--- Problem statement ---
Set down each record exactly as written.

......

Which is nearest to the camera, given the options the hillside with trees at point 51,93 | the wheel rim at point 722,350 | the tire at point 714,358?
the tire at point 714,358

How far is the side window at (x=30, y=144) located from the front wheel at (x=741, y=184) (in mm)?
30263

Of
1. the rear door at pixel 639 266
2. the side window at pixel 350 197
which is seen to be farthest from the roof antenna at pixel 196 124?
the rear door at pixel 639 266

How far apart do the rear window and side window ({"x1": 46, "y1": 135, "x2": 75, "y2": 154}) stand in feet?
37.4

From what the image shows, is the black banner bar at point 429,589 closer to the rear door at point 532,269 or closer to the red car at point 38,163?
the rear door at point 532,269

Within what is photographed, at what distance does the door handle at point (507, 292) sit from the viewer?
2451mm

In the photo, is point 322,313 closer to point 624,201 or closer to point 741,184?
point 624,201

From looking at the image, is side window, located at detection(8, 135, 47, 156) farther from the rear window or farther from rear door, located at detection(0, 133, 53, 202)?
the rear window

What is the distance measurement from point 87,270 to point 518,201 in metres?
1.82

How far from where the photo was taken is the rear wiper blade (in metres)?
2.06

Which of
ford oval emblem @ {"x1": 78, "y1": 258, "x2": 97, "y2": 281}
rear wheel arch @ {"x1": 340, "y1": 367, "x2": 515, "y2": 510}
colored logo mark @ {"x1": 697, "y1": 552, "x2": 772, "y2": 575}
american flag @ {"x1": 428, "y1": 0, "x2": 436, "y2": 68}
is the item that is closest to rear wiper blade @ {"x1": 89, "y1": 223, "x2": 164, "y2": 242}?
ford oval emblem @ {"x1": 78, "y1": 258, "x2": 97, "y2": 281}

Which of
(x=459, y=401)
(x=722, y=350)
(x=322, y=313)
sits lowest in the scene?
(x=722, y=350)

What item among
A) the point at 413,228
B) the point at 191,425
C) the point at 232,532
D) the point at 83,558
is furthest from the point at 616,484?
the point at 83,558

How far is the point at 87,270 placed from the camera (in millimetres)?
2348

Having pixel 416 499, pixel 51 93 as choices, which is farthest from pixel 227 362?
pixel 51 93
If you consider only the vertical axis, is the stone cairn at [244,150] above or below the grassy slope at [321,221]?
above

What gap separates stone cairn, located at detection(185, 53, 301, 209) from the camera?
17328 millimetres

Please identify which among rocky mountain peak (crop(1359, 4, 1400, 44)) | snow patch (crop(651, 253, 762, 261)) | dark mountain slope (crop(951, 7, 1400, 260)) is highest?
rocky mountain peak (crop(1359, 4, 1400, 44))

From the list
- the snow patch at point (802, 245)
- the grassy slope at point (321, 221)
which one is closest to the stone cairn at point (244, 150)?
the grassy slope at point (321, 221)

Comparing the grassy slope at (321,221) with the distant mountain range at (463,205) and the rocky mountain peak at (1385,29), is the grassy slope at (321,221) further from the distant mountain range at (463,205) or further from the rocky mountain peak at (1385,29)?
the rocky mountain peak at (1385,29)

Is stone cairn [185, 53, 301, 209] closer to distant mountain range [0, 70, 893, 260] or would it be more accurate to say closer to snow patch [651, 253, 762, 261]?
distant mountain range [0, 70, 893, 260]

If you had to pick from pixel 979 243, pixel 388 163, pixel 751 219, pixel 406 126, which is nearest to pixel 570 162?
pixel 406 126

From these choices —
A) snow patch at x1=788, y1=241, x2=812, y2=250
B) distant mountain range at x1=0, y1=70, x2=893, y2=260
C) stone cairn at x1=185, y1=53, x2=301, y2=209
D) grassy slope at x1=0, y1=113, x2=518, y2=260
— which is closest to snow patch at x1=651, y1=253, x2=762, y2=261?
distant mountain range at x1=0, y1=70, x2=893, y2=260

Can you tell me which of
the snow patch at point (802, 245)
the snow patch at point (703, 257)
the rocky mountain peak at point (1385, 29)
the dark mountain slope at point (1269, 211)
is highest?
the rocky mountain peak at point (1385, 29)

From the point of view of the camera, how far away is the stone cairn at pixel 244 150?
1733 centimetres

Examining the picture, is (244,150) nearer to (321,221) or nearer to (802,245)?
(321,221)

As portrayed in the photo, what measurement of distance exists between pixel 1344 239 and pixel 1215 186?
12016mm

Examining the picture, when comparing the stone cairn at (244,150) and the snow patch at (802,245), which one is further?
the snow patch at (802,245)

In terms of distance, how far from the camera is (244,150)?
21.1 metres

......

--- Result for this exercise ---
Which is nearest to the camera, given the options the hillside with trees at point 51,93 | the wheel rim at point 722,350 | the tire at point 714,358?
the tire at point 714,358

How far is the side window at (x=30, y=144) located from the front wheel at (x=741, y=184) (in mm)?
30263

Of
1. the rear door at pixel 639 266
2. the side window at pixel 350 197
which is seen to be farthest from the roof antenna at pixel 196 124?
the rear door at pixel 639 266

How far apart do the rear window and side window ({"x1": 46, "y1": 135, "x2": 75, "y2": 154}) stand in feet?
37.4

From what the image shows, is the black banner bar at point 429,589 closer to the rear door at point 532,269 or closer to the red car at point 38,163?
the rear door at point 532,269

Within what is photographed, at what distance does the door handle at point (507, 292) sit from the viewer?
2451mm

In the photo, is point 322,313 closer to point 624,201 or closer to point 741,184?
point 624,201

From looking at the image, is side window, located at detection(8, 135, 47, 156) farther from the rear window or farther from rear door, located at detection(0, 133, 53, 202)?
the rear window

What is the distance measurement from point 87,270 to point 518,201 in metres?
1.82

How far from where the photo was taken is the rear wiper blade (in metres)?
2.06

Which of
ford oval emblem @ {"x1": 78, "y1": 258, "x2": 97, "y2": 281}
rear wheel arch @ {"x1": 340, "y1": 367, "x2": 515, "y2": 510}
colored logo mark @ {"x1": 697, "y1": 552, "x2": 772, "y2": 575}
american flag @ {"x1": 428, "y1": 0, "x2": 436, "y2": 68}
is the item that is closest to rear wiper blade @ {"x1": 89, "y1": 223, "x2": 164, "y2": 242}?
ford oval emblem @ {"x1": 78, "y1": 258, "x2": 97, "y2": 281}

Which of
(x=459, y=401)
(x=722, y=350)
(x=322, y=313)
sits lowest in the scene?
(x=722, y=350)

What item among
A) the point at 413,228
B) the point at 191,425
C) the point at 232,532
D) the point at 83,558
is furthest from the point at 616,484?
the point at 83,558

How far is the point at 87,270 placed from the camera (in millimetres)?
2348

Having pixel 416 499, pixel 51 93 as choices, which is farthest from pixel 227 362?
pixel 51 93
If you consider only the vertical axis, is the stone cairn at [244,150] above or below the grassy slope at [321,221]?
above

What gap separates stone cairn, located at detection(185, 53, 301, 209) from the camera?
17328 millimetres

Please identify which among rocky mountain peak (crop(1359, 4, 1400, 44)) | snow patch (crop(651, 253, 762, 261)) | dark mountain slope (crop(951, 7, 1400, 260)) is highest?
rocky mountain peak (crop(1359, 4, 1400, 44))

From the list
- the snow patch at point (802, 245)
- the grassy slope at point (321, 221)
which one is closest to the stone cairn at point (244, 150)?
the grassy slope at point (321, 221)

Comparing the grassy slope at (321,221) with the distant mountain range at (463,205) and the rocky mountain peak at (1385,29), is the grassy slope at (321,221) further from the distant mountain range at (463,205) or further from the rocky mountain peak at (1385,29)?
the rocky mountain peak at (1385,29)

Is stone cairn [185, 53, 301, 209] closer to distant mountain range [0, 70, 893, 260] or would it be more accurate to say closer to snow patch [651, 253, 762, 261]?
distant mountain range [0, 70, 893, 260]

If you had to pick from pixel 979 243, pixel 388 163, pixel 751 219, pixel 406 126, which is nearest to pixel 570 162?
pixel 406 126

From these choices —
A) snow patch at x1=788, y1=241, x2=812, y2=250
B) distant mountain range at x1=0, y1=70, x2=893, y2=260
C) stone cairn at x1=185, y1=53, x2=301, y2=209
D) grassy slope at x1=0, y1=113, x2=518, y2=260
— which is closest to snow patch at x1=651, y1=253, x2=762, y2=261?
distant mountain range at x1=0, y1=70, x2=893, y2=260

Can you tell me which of
the snow patch at point (802, 245)
the snow patch at point (703, 257)
the rocky mountain peak at point (1385, 29)
the dark mountain slope at point (1269, 211)
is highest?
the rocky mountain peak at point (1385, 29)

From the point of view of the camera, how far away is the stone cairn at pixel 244 150?
1733 centimetres

Examining the picture, is (244,150) nearer to (321,221) or nearer to (802,245)?
(321,221)

As portrayed in the photo, what measurement of distance exists between pixel 1344 239 and pixel 1215 186?
12016mm

Examining the picture, when comparing the stone cairn at (244,150) and the snow patch at (802,245), which one is further?
the snow patch at (802,245)

In terms of distance, how far from the camera is (244,150)?
21.1 metres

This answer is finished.